Tanpa pikir panjang, Alden langsung mengambil buku itu dan duduk sendirian di bangku dekat jendela. Ia bisa melihat jelas pemandangan kota yang sibuk dari sana.
"Nasibku mungkin tidak seberuntung mereka, tapi aku harus tetap mencapai impianku demi ibu," batin Alden sambil membuka halaman buku di hadapannya.
Lembar demi lembar dibukanya, Alden membaca dengan teliti setiap paragraf nya. Belajar sendirian tidaklah mudah, Alden harus membaca berulang-ulang agar ia bisa memahami apa yang sedang dibacanya.
Sementara itu, di sisi lain, Dania yang baru saja tiba di rumahnya langsung mendapat pesan yang membuat semangatnya hilang seketika.
Pesan itu berisi perhatian, tapi berhasil membuat Dania kesal dan kehilangan energi. Dania baru saja memasukkan ponselnya ke saku rok nya, tapi tiba-tiba ponselnya kembali bergetar.
Dania tidak memperdulikan untuk sejenak, lalu berjalan ke arah kamarnya. Setibanya di kamar, Dania mengambil ponselnya dan mendengus kesal ketika melihat isi pesan itu.
"Cantik, jangan lupa makan ya. Aku gak mau kamu sakit."
"Mau aku makan atau enggak gak ada urusan nya sama kamu!" gumam Dania kesal sambil melempar ponselnya di atas kasur.
Dania merasa kesal mendapati pesan terus-terusan dari Riza. Pemuda itu benar-benar mendekati Dania dengan berbagai cara, membuat gadis itu merasa risih.
Awalnya Dania menyukai Riza, tapi setelah mengetahui sifat aslinya Dania memilih untuk menjauh. Dania juga tidak ingin lagi terlibat apapun dengan pemuda berambut ikal itu.
Dania memutuskan untuk membuat karya sastra, mengesampingkan tentang Riza yang terus-menerus mengganggunya. Ia memasang headphone sambil mendengarkan musik favoritnya.

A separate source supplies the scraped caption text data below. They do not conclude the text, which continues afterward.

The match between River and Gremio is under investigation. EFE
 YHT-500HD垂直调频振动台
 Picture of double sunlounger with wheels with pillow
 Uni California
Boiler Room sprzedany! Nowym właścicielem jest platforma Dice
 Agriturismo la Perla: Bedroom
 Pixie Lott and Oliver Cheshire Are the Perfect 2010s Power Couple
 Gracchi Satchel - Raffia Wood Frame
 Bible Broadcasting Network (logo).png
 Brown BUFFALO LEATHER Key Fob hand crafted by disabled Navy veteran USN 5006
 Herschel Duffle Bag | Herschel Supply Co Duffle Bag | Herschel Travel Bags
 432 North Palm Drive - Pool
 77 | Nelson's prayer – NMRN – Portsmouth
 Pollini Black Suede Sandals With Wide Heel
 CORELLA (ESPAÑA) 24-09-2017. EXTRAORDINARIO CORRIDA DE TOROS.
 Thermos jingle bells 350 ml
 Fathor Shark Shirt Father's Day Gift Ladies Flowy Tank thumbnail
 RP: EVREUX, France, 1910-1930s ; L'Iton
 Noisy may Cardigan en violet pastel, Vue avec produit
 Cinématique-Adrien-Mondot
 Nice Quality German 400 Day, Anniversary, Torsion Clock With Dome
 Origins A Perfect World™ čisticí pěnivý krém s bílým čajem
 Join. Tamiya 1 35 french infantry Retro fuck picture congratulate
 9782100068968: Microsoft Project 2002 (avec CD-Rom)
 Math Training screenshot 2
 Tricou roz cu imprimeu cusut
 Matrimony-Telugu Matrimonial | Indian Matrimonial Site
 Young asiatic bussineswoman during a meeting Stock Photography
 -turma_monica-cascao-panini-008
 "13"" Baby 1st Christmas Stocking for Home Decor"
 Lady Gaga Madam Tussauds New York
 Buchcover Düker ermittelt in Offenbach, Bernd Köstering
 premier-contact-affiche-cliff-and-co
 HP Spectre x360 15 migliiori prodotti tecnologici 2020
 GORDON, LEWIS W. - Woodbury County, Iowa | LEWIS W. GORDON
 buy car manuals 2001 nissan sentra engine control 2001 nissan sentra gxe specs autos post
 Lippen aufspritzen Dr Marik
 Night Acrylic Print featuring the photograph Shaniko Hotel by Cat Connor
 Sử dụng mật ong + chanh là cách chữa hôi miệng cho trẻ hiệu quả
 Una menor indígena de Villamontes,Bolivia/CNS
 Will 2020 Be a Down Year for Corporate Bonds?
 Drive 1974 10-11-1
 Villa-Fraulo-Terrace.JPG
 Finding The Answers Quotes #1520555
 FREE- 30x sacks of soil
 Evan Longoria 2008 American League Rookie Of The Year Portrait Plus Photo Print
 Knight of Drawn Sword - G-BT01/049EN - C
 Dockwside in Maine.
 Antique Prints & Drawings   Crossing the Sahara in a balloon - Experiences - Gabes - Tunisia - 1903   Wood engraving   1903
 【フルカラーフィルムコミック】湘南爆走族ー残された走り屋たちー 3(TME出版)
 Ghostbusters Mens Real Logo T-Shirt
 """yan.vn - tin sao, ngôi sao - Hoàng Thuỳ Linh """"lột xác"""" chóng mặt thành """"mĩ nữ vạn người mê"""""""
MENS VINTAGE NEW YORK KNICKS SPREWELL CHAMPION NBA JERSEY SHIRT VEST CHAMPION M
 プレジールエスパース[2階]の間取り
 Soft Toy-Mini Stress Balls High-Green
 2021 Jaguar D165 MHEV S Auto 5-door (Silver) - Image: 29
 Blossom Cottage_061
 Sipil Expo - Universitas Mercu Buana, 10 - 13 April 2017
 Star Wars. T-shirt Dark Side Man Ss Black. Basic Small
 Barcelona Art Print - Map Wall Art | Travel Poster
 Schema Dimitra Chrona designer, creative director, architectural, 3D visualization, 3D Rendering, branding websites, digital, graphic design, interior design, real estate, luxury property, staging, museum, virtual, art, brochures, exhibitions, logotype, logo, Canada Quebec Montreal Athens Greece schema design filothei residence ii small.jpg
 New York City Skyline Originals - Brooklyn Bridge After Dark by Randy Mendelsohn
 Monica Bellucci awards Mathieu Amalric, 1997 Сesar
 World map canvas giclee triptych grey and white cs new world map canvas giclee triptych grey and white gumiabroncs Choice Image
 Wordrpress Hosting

Tiba-tiba ponsel di depannya menyala, ia tahu bahwa itu adalah notifikasi masuk dari ponselnya. Dania mendengus kesal dan mengambil ponselnya tidak sabar.
"Apa lagi sih!" Tapi, rasa kesalnya sedikit berkurang ketika ia membuka ponselnya. Ia menyadari bahwa ia sudah salah sangka.
"Hai Dania, lain kali belajar bareng lagi ya?"
Dania mengira itu pesan dari Riza, ternyata pesan dari Alden. Dania menepuk jidatnya, merasa malu dengan kebodohannya sendiri.
"Bisa-bisanya langsung kebawa emosi," batinnya sambil menggelengkan kepalanya. Dania akhirnya mengetikkan balasan pesan ke Alden.
Baginya, belajar dengan Alden sangat menyenangkan. Dan ia tidak ingin melewatkan kesempatan belajar yang ditawarkan oleh temannya itu.